- _Records shown_:
• • • • •

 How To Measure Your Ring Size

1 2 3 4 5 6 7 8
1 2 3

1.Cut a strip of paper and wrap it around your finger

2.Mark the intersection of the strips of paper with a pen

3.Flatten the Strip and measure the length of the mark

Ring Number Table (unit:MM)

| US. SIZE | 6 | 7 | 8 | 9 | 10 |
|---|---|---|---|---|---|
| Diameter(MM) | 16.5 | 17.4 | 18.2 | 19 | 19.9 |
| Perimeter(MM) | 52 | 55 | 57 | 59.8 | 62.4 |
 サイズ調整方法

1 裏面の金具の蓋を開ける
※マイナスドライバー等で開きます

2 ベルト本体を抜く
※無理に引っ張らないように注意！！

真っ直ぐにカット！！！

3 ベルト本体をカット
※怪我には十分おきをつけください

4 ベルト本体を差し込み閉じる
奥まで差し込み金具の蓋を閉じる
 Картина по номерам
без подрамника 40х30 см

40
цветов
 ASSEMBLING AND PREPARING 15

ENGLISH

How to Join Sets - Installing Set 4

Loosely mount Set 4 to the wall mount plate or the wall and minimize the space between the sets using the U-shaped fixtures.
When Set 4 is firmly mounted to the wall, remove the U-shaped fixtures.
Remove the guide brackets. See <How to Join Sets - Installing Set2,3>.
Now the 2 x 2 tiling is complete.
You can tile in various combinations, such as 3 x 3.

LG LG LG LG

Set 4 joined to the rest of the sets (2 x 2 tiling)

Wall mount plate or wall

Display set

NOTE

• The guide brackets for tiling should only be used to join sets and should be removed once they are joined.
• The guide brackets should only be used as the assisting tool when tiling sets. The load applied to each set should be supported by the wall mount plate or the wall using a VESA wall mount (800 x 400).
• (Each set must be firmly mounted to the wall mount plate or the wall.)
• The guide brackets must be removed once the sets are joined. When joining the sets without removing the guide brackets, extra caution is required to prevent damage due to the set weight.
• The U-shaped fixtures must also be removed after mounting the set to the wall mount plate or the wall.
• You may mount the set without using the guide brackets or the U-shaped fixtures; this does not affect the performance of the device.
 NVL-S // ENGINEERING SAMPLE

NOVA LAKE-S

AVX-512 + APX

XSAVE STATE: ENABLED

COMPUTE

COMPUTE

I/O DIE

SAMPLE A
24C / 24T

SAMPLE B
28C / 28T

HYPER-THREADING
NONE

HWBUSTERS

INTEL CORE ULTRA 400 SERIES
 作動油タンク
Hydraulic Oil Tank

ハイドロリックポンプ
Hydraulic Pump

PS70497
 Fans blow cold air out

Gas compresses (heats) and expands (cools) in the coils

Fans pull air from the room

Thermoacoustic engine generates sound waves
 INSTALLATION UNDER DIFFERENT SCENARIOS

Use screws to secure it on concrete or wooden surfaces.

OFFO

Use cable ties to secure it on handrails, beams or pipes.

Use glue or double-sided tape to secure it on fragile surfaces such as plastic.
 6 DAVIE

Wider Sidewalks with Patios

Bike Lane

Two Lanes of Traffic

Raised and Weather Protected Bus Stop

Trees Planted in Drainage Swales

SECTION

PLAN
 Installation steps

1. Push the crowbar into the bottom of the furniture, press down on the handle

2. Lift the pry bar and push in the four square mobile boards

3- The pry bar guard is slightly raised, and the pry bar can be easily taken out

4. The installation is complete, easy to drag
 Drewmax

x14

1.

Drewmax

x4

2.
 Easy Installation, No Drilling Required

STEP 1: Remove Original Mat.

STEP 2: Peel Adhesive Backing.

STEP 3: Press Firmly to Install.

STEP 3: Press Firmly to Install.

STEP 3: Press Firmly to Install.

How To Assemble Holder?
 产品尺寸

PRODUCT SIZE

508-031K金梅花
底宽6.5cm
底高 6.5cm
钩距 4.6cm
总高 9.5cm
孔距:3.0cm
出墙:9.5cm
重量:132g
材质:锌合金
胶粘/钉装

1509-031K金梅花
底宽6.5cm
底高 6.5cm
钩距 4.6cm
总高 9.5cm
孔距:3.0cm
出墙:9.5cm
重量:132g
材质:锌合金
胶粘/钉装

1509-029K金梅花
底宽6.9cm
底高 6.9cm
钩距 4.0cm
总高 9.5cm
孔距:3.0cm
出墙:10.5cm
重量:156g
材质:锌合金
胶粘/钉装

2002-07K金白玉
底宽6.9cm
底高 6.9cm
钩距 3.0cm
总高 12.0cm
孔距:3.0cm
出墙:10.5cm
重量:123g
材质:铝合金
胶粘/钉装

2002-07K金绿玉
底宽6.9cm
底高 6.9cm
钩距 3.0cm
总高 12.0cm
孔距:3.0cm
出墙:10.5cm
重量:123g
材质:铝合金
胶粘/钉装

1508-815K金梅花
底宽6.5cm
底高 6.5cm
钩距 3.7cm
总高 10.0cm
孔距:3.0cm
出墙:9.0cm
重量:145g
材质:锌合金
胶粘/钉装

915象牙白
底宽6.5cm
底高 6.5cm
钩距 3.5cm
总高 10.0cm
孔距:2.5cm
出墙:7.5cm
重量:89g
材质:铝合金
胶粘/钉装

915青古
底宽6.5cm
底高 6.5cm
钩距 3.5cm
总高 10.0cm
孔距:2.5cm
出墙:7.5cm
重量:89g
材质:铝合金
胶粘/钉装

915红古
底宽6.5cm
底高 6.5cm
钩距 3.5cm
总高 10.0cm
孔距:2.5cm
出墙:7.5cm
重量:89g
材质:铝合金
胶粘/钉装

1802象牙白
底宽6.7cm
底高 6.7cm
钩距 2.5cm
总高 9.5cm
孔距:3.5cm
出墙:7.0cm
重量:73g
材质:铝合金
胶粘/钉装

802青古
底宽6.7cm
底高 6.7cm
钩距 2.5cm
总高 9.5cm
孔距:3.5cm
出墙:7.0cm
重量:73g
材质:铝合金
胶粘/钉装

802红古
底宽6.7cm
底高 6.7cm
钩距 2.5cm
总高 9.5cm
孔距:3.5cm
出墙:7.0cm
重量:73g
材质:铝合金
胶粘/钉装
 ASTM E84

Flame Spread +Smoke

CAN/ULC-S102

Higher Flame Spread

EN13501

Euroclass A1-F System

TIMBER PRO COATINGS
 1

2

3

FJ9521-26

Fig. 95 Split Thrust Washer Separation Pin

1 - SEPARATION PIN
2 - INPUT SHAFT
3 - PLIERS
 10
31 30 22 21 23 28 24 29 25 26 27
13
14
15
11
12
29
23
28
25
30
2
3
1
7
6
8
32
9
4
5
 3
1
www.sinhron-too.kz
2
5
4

• • • • •

- _Your instructions_:
Your job is to reproduce the listing exactly.

- _Task solution_:
 How To Measure Your Ring Size

1 2 3 4 5 6 7 8
1 2 3

1.Cut a strip of paper and wrap it around your finger

2.Mark the intersection of the strips of paper with a pen

3.Flatten the Strip and measure the length of the mark

Ring Number Table (unit:MM)

| US. SIZE | 6 | 7 | 8 | 9 | 10 |
|---|---|---|---|---|---|
| Diameter(MM) | 16.5 | 17.4 | 18.2 | 19 | 19.9 |
| Perimeter(MM) | 52 | 55 | 57 | 59.8 | 62.4 |
 サイズ調整方法

1 裏面の金具の蓋を開ける
※マイナスドライバー等で開きます

2 ベルト本体を抜く
※無理に引っ張らないように注意！！

真っ直ぐにカット！！！

3 ベルト本体をカット
※怪我には十分おきをつけください

4 ベルト本体を差し込み閉じる
奥まで差し込み金具の蓋を閉じる
 Картина по номерам
без подрамника 40х30 см

40
цветов
 ASSEMBLING AND PREPARING 15

ENGLISH

How to Join Sets - Installing Set 4

Loosely mount Set 4 to the wall mount plate or the wall and minimize the space between the sets using the U-shaped fixtures.
When Set 4 is firmly mounted to the wall, remove the U-shaped fixtures.
Remove the guide brackets. See <How to Join Sets - Installing Set2,3>.
Now the 2 x 2 tiling is complete.
You can tile in various combinations, such as 3 x 3.

LG LG LG LG

Set 4 joined to the rest of the sets (2 x 2 tiling)

Wall mount plate or wall

Display set

NOTE

• The guide brackets for tiling should only be used to join sets and should be removed once they are joined.
• The guide brackets should only be used as the assisting tool when tiling sets. The load applied to each set should be supported by the wall mount plate or the wall using a VESA wall mount (800 x 400).
• (Each set must be firmly mounted to the wall mount plate or the wall.)
• The guide brackets must be removed once the sets are joined. When joining the sets without removing the guide brackets, extra caution is required to prevent damage due to the set weight.
• The U-shaped fixtures must also be removed after mounting the set to the wall mount plate or the wall.
• You may mount the set without using the guide brackets or the U-shaped fixtures; this does not affect the performance of the device.
 NVL-S // ENGINEERING SAMPLE

NOVA LAKE-S

AVX-512 + APX

XSAVE STATE: ENABLED

COMPUTE

COMPUTE

I/O DIE

SAMPLE A
24C / 24T

SAMPLE B
28C / 28T

HYPER-THREADING
NONE

HWBUSTERS

INTEL CORE ULTRA 400 SERIES
 作動油タンク
Hydraulic Oil Tank

ハイドロリックポンプ
Hydraulic Pump

PS70497
 Fans blow cold air out

Gas compresses (heats) and expands (cools) in the coils

Fans pull air from the room

Thermoacoustic engine generates sound waves
 INSTALLATION UNDER DIFFERENT SCENARIOS

Use screws to secure it on concrete or wooden surfaces.

OFFO

Use cable ties to secure it on handrails, beams or pipes.

Use glue or double-sided tape to secure it on fragile surfaces such as plastic.
 6 DAVIE

Wider Sidewalks with Patios

Bike Lane

Two Lanes of Traffic

Raised and Weather Protected Bus Stop

Trees Planted in Drainage Swales

SECTION

PLAN
 Installation steps

1. Push the crowbar into the bottom of the furniture, press down on the handle

2. Lift the pry bar and push in the four square mobile boards

3- The pry bar guard is slightly raised, and the pry bar can be easily taken out

4. The installation is complete, easy to drag
 Drewmax

x14

1.

Drewmax

x4

2.
 Easy Installation, No Drilling Required

STEP 1: Remove Original Mat.

STEP 2: Peel Adhesive Backing.

STEP 3: Press Firmly to Install.

STEP 3: Press Firmly to Install.

STEP 3: Press Firmly to Install.

How To Assemble Holder?
 产品尺寸

PRODUCT SIZE

508-031K金梅花
底宽6.5cm
底高 6.5cm
钩距 4.6cm
总高 9.5cm
孔距:3.0cm
出墙:9.5cm
重量:132g
材质:锌合金
胶粘/钉装

1509-031K金梅花
底宽6.5cm
底高 6.5cm
钩距 4.6cm
总高 9.5cm
孔距:3.0cm
出墙:9.5cm
重量:132g
材质:锌合金
胶粘/钉装

1509-029K金梅花
底宽6.9cm
底高 6.9cm
钩距 4.0cm
总高 9.5cm
孔距:3.0cm
出墙:10.5cm
重量:156g
材质:锌合金
胶粘/钉装

2002-07K金白玉
底宽6.9cm
底高 6.9cm
钩距 3.0cm
总高 12.0cm
孔距:3.0cm
出墙:10.5cm
重量:123g
材质:铝合金
胶粘/钉装

2002-07K金绿玉
底宽6.9cm
底高 6.9cm
钩距 3.0cm
总高 12.0cm
孔距:3.0cm
出墙:10.5cm
重量:123g
材质:铝合金
胶粘/钉装

1508-815K金梅花
底宽6.5cm
底高 6.5cm
钩距 3.7cm
总高 10.0cm
孔距:3.0cm
出墙:9.0cm
重量:145g
材质:锌合金
胶粘/钉装

915象牙白
底宽6.5cm
底高 6.5cm
钩距 3.5cm
总高 10.0cm
孔距:2.5cm
出墙:7.5cm
重量:89g
材质:铝合金
胶粘/钉装

915青古
底宽6.5cm
底高 6.5cm
钩距 3.5cm
总高 10.0cm
孔距:2.5cm
出墙:7.5cm
重量:89g
材质:铝合金
胶粘/钉装

915红古
底宽6.5cm
底高 6.5cm
钩距 3.5cm
总高 10.0cm
孔距:2.5cm
出墙:7.5cm
重量:89g
材质:铝合金
胶粘/钉装

1802象牙白
底宽6.7cm
底高 6.7cm
钩距 2.5cm
总高 9.5cm
孔距:3.5cm
出墙:7.0cm
重量:73g
材质:铝合金
胶粘/钉装

802青古
底宽6.7cm
底高 6.7cm
钩距 2.5cm
总高 9.5cm
孔距:3.5cm
出墙:7.0cm
重量:73g
材质:铝合金
胶粘/钉装

802红古
底宽6.7cm
底高 6.7cm
钩距 2.5cm
总高 9.5cm
孔距:3.5cm
出墙:7.0cm
重量:73g
材质:铝合金
胶粘/钉装
 ASTM E84

Flame Spread +Smoke

CAN/ULC-S102

Higher Flame Spread

EN13501

Euroclass A1-F System

TIMBER PRO COATINGS
 1

2

3

FJ9521-26

Fig. 95 Split Thrust Washer Separation Pin

1 - SEPARATION PIN
2 - INPUT SHAFT
3 - PLIERS
 10
31 30 22 21 23 28 24 29 25 26 27
13
14
15
11
12
29
23
28
25
30
2
3
1
7
6
8
32
9
4
5
 3
1
www.sinhron-too.kz
2
5
4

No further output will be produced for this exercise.